Otter-Knowledge: benchmarks of multimodal knowledge graph representation learning from different sources for drug discovery
Lam, Hoang Thanh, Sbodio, Marco Luca, Galindo, Marcos Martínez, Zayats, Mykhaylo, Fernández-Díaz, Raúl, Valls, Víctor, Picco, Gabriele, Ramis, Cesar Berrospi, López, Vanessa
Recent research on predicting the binding affinity between drug molecules and proteins use representations learned, through unsupervised learning techniques, from large databases of molecule SMILES and protein sequences.
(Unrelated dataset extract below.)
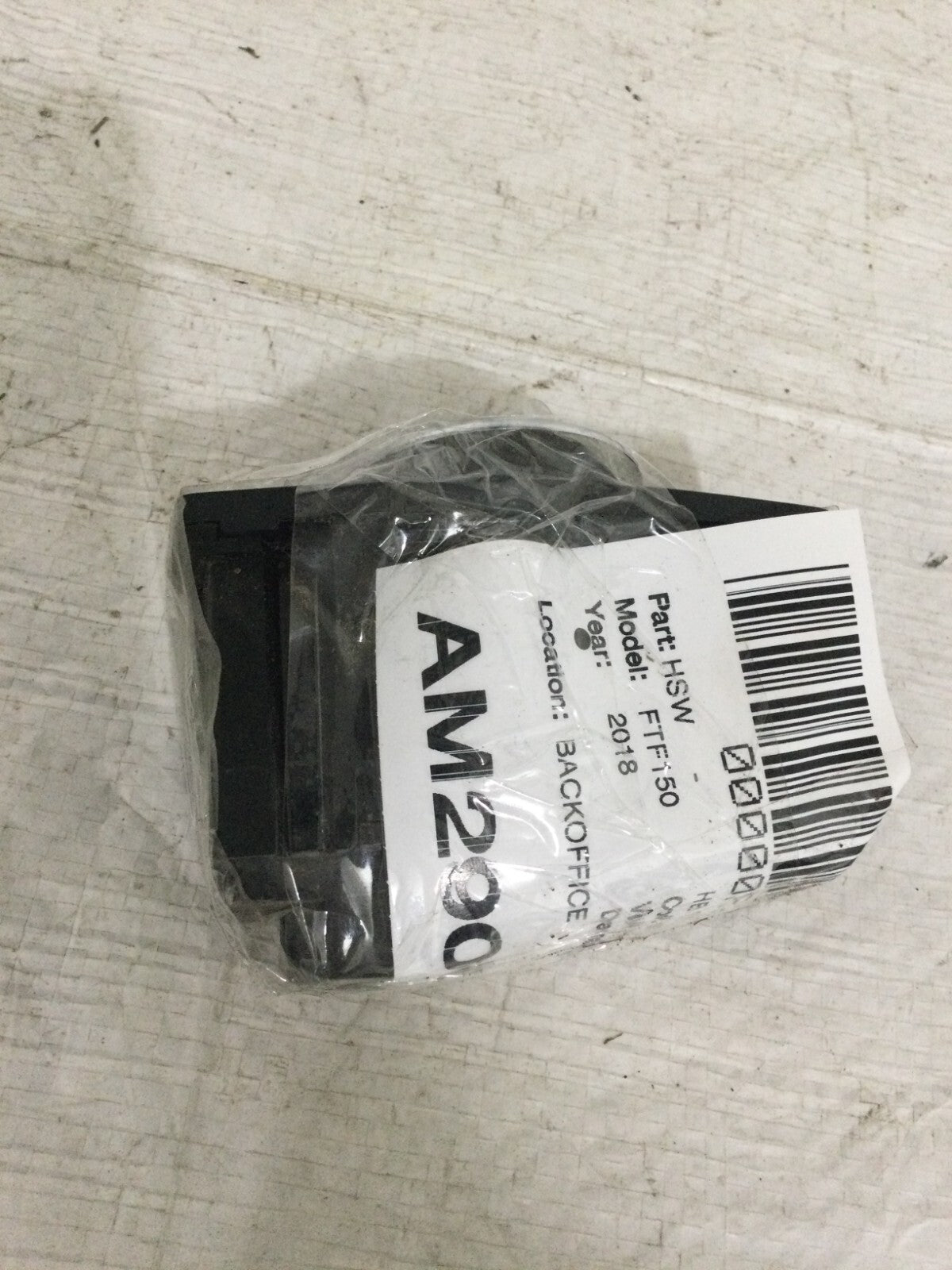 2018 Ford F-150 Headlight Switch OEM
While these representations have significantly enhanced the predictions, they are usually based on a limited set of modalities, and they do not exploit available knowledge about existing relations among molecules and proteins. In this study, we demonstrate that by incorporating knowledge graphs from diverse sources and modalities into the sequences or SMILES representation, we can further enrich the representation and achieve state-of-the-art results for drug-target binding affinity prediction in the established Therapeutic Data Commons (TDC) benchmarks. We release a set of multimodal knowledge graphs, integrating data from seven public data sources, and containing over 30 million triples. Our intention is to foster additional research to explore how multimodal knowledge enhanced protein/molecule embeddings can improve prediction tasks, including prediction of binding affinity. We also release some pretrained models learned from our multimodal knowledge graphs, along with source code for running standard benchmark tasks for prediction of biding affinity.